Так гости характеризовали супругу радушного хозяина.
— В Хвастовщине у моей старой больше порядку, чем здесь у нас, — решил безапелляционно Палий. — Моя баба пороху довольно нанюхалась, муштру военную знает и умеет нашего брата-козарлюгу и в мирное время к рукам прибрать… Если же говорить правду, то оно нам не вредно. Без дела казаку не долго с пути сбиться…
После роскошной трапезы хозяин предложил гостям перекочевать в тень черешен. Нечего и говорить, что предложение его было принято с восторгом. Разговор зашел о последних событиях, волновавших умы того времени.
— Слышали, панове, что наши молодцы-запорожцы натворили? — обратился к компании сухопарый сотник.
— Подрались?
— Какое!..
— С москалями побились?
— Вот вы, пане-хорунжий, сразу угадали, — сказал рассказчик. — Да как еще побили!..
— Где же это случилось? — спросило несколько голосов.
— На обратном пути из Лифляндии…
— Пожалуй, нас не станут звать на подмогу…
— Что ж им теперь будет? — задал вопрос красный запорожец.
— Ничего не будет, — ответил с убеждением сотник.
— Как ничего?
— А так!
— Не может быть!
— Вот увидите… Царь московский отпустил им вину.
— Дивные дела Твои, о, Господи! — отозвался Палий и добавил сейчас же: — царь милосерд…
Солнце давно скрылось. Река и прибрежные холмы окутались фиолетовым туманом. На землю упала вечерняя прохлада. Птицы торопливо допевали свои песни, спеша на ночлег. На западе догорала заря, а над Белой Церковью стал серебряный месяц. В окнах палиивского домика заблестели веселые огни; слышался шум, смех, приветственные крики.
Тут же, во время ужина созрело решение ранним утром выехать в Хвастов, чтобы проведать пани-полковницу, славившуюся своим гостеприимством и тонким умом далеко за пределами Хвастовщины. Переезд обошелся без всяких приключений.

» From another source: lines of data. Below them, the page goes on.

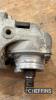 125mm Angle Grinder 110v spares or repairs - 6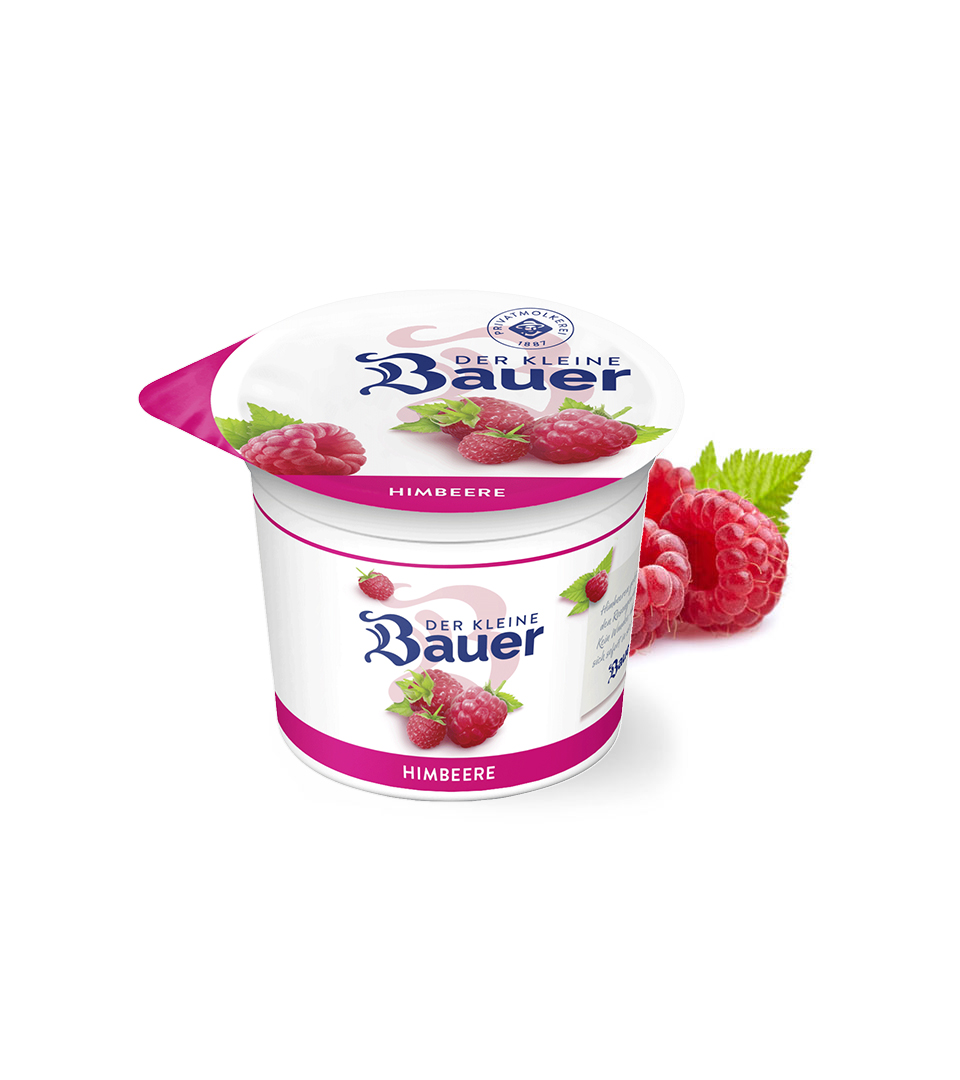 /assets/01_Milchprodukte/Joghurt-Trinkjoghurt/02-Der-Kleine-Bauer/Produktimage/125g/bauer-natur-joghurt-trinkjoghurt-himbeere-frucht-v2.jpg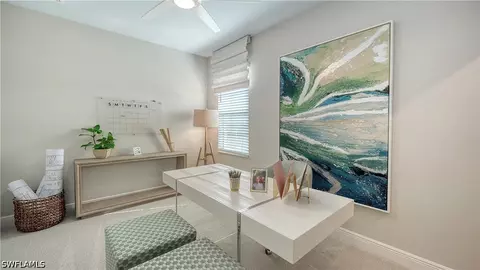 Other - 5034 Draco Cir, Naples, FL 34120 photo 8 of 10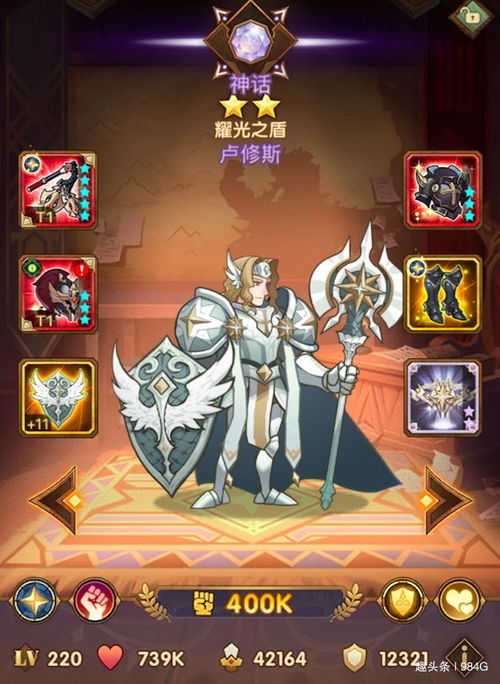 大森蝶纳西妲到底值不值得抽？2026年草神培养配队实战全攻略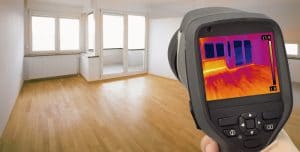 Guide-to-Thermal-Imaging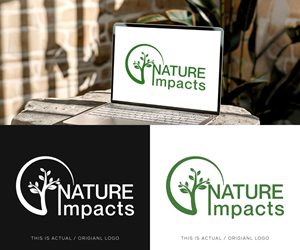 Logo Design by Ansh Design for this project | Design: #37335047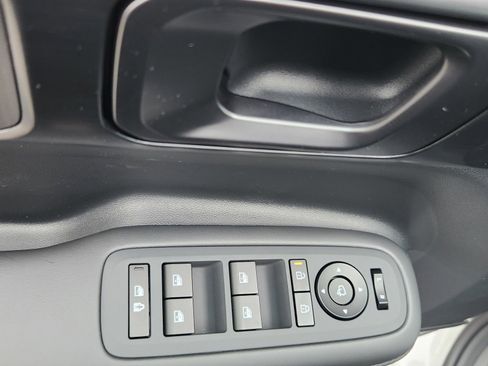 New 2026 Hyundai Santa Fe Calligraphy image 9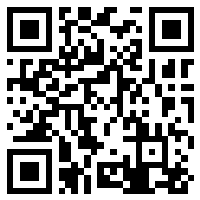 QR Code for 1KJGXmpfU3239MasyAX1cQs9EPXRGLQUD8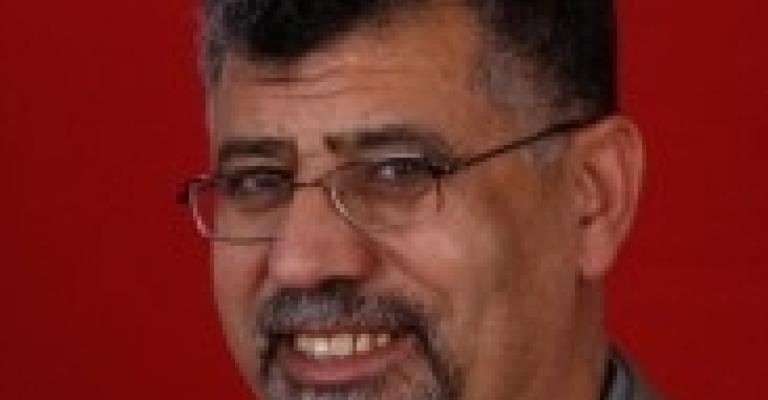 ولكن من أين تبدأ الحكومة لأجل الإصلاح؟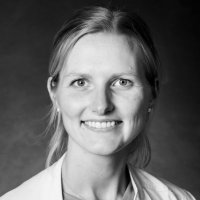 Malene Kærslund Hansen (@malenekhansen) 's Twitter Profile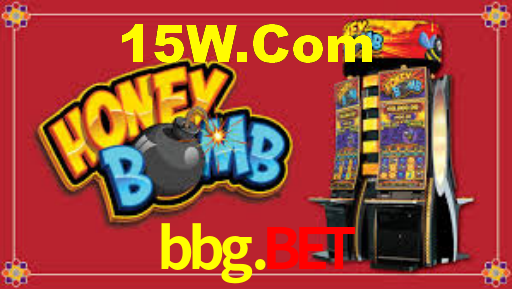 bbg.bet: Seu Cassino Premiado com Pagamentos Rápidos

Слушая рассказ жены об отражении последнего наезда, старый Палий пришел в такой неописанный восторг, что полез, было, целоваться с супругой.
— Что ты, старый, белены объелся? — осадила его воинственная «половина».
В эту минуту хлопцы доложили о приезде посланца от гетмана.
Все смолкло. В комнату вошел молодой казак и с поклоном передал хозяину письмо.
Гонец вышел, а Палий вскрыл пакет и, отойдя, к окну, начал медленно разбирать написанное.
2
«Городок» Палия находился возле местечка Фастова Киевской г., Васильевского уезда. В дубовом лесу, у излучины, образуемой рекой Унавой, сохранилась возвышенная пирамида, окаймленная рвами, расположенными в три яруса. Усеченная вершина этого укрепления покрыта дубняком, причем крестьяне утверждают, что лес этот сеяный, так как дубы растут группами, по три дерева. Народная молва наполнила этот укрепленный и в то же время поэтический уголок кладами, зарытыми Палием и его верными молодцами; но попытки проторить дорогу к этим кладам всегда оканчивалась неудачей.